Why is the Constitutional Court’s decision on President Jacob Zuma and the Public Protector so crucial ? University of Cape Town Senior Public Law lecturer Cathy Powell unpacks the legal scenarios?
Cathy Powell says that the ruling tomorrow is vital for the long term work of the Public Protector's office.
The effect on the current issue is, she argues, fairly negligible, as the president has already conceded that he should have given effect to the the Public Protector's report on Nkandla.
But if it confirms that the Public protector;s recommendations were binding...then the Public Protector as an office in South Africa is strengthened for the rest of our constitutional life.— Cathy Powell, Senior Public Law Lecturer, UCT
What exactly is the Constitutional Court ruling on tomorrow?
It is ruling on whether the the President and Parliament failed to fulfill a Constitutional obligation, bu not giving effect to the recommendations in the Public Protector's report on Nkandla.
In the President's case that he was supposed to get the Minister of Police and Treasury to find out what the non-security upgrades at Nkandla cos, and then to pay it back.
In the case of Parliament, they were meant to hold the president to account on the basis of the report.

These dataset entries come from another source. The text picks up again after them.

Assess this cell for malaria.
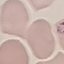
Uninfected.

Photographed with a smartphone camera at the microscope eyepiece. Giemsa stain. Thin smear of blood. Automatically extracted cell patch, resized to 64 × 64 pixels.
Classify this cell by malaria status.
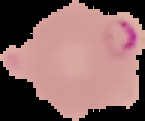
It is parasitized.

Summary:
  - Preparation: thin blood film
  - Image type: segmented cell region with the area outside set to black
  - Image size: 145×121 pixels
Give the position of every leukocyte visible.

The President did not carry out his assigned role, and neither did Parliament.
Both of them in effect, relied on an alternative report produced by the Minister of Police.— Cathy Powell, Senior Public Law Lecturer, UCT
What is the legal consequence for President Jacob Zuma and for Parliament if the Constitutional Court rules that they were in breach of the Constitution and their Constitutional obligations?
What are the consequences for Parliament?
The legal consequence is that Parliament must now do something about that, but the Court cannot do it for them.— Cathy Powell, Senior Public Law Lecturer, UCT
Though I think in this case, the ruling form the Court will be clear that Parliament cannot accept somebody else's report in place of the Public Protector's report.— Cathy Powell, Senior Public Law Lecturer, UCT
What are the consequences for President Zuma?
Politically I think he will be weakened, and the effect that is going to have is going to depend on the power blocks currently aligned and especially within the ANC.
Legally it simply means he has got to pay back at least R 10.5 million...so legally he's got to pay back the money.— Cathy Powell, Senior Public Law Lecturer, UCT
Powell says we do not know yet how 'interventionist' the Constitutional Court is going to be in terms of timelines for payment.
She says the Court has a couple of options.
The first is that it could rule on the intention with which Jacob Zuma failed to fulfill his Constitutional obligations - in other words, did he do it because he did not understand what his obligations were? or did he deliberately flout it?
Secondly, says Powell, the level of seriousness with which the Court takes the violations of the President and Parliament, will effect the political fallout.
South Africa's eyes will be turned to the Constitutional Court at 10 am tomorrow morning to find out.